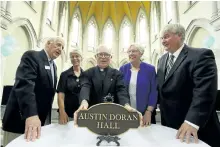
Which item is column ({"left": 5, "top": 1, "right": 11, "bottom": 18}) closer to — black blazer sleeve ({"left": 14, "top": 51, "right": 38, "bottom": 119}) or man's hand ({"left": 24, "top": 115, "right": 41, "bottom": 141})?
black blazer sleeve ({"left": 14, "top": 51, "right": 38, "bottom": 119})

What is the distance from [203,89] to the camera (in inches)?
60.2

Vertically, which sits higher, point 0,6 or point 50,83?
point 0,6

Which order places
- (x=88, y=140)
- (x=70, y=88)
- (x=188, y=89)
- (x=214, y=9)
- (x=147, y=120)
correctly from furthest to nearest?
(x=214, y=9), (x=70, y=88), (x=147, y=120), (x=188, y=89), (x=88, y=140)

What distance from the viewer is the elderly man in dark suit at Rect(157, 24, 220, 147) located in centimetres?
147

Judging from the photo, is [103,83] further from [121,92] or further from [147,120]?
[147,120]

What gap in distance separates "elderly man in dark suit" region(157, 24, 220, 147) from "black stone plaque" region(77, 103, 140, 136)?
16.7 inches

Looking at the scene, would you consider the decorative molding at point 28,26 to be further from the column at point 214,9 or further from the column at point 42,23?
the column at point 214,9

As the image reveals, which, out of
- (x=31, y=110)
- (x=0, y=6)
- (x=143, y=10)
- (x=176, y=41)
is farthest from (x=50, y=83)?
(x=143, y=10)

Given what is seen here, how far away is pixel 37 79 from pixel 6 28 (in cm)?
562

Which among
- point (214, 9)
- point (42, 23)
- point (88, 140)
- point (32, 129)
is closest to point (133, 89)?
point (88, 140)

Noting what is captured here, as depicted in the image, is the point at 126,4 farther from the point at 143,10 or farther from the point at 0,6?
the point at 0,6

○ ○ ○ ○ ○ ○ ○

— Your task —
Rewrite all the entries above, changing "elderly man in dark suit" to "older gentleman in a dark suit" everywhere and keeping everything else the same. Leave the pictures out.

— Exercise response —
Which item is column ({"left": 5, "top": 1, "right": 11, "bottom": 18}) closer to — black blazer sleeve ({"left": 14, "top": 51, "right": 38, "bottom": 119}) or man's hand ({"left": 24, "top": 115, "right": 41, "bottom": 141})?
black blazer sleeve ({"left": 14, "top": 51, "right": 38, "bottom": 119})

What is the distance from [203,89] to the camera (in inches)?
60.2

Vertically, which sits higher, point 0,6 or point 50,83?
point 0,6

Which order places
- (x=88, y=140)
- (x=70, y=88)
- (x=188, y=89)
- (x=214, y=9)
- (x=147, y=120)
correctly from furthest to nearest?
(x=214, y=9), (x=70, y=88), (x=147, y=120), (x=188, y=89), (x=88, y=140)

What distance from the viewer is the older gentleman in a dark suit at Rect(157, 24, 220, 147) located in centimetres?
147

Judging from the photo, is [103,83] further from [121,92] or further from [147,120]?
[147,120]

What gap in distance separates "older gentleman in a dark suit" region(157, 24, 220, 147) from "black stone plaque" region(77, 103, 140, 136)?
16.7 inches

Looking at the scene, would you consider the decorative molding at point 28,26 to be further from the column at point 214,9 or further from the column at point 42,23?
the column at point 214,9

As the image reveals, which, out of
- (x=31, y=110)
- (x=0, y=6)
- (x=143, y=10)
- (x=176, y=41)
is farthest from (x=50, y=83)?
(x=143, y=10)

Given what is seen here, how far away is pixel 37 79 from pixel 6 28 (in cm)?
562

Which among
- point (214, 9)
- point (42, 23)
- point (88, 140)
- point (32, 129)
is closest to point (133, 89)?
point (88, 140)

Noting what is captured here, as depicted in the image, is the point at 126,4 farther from the point at 143,10 or farther from the point at 0,6?
the point at 0,6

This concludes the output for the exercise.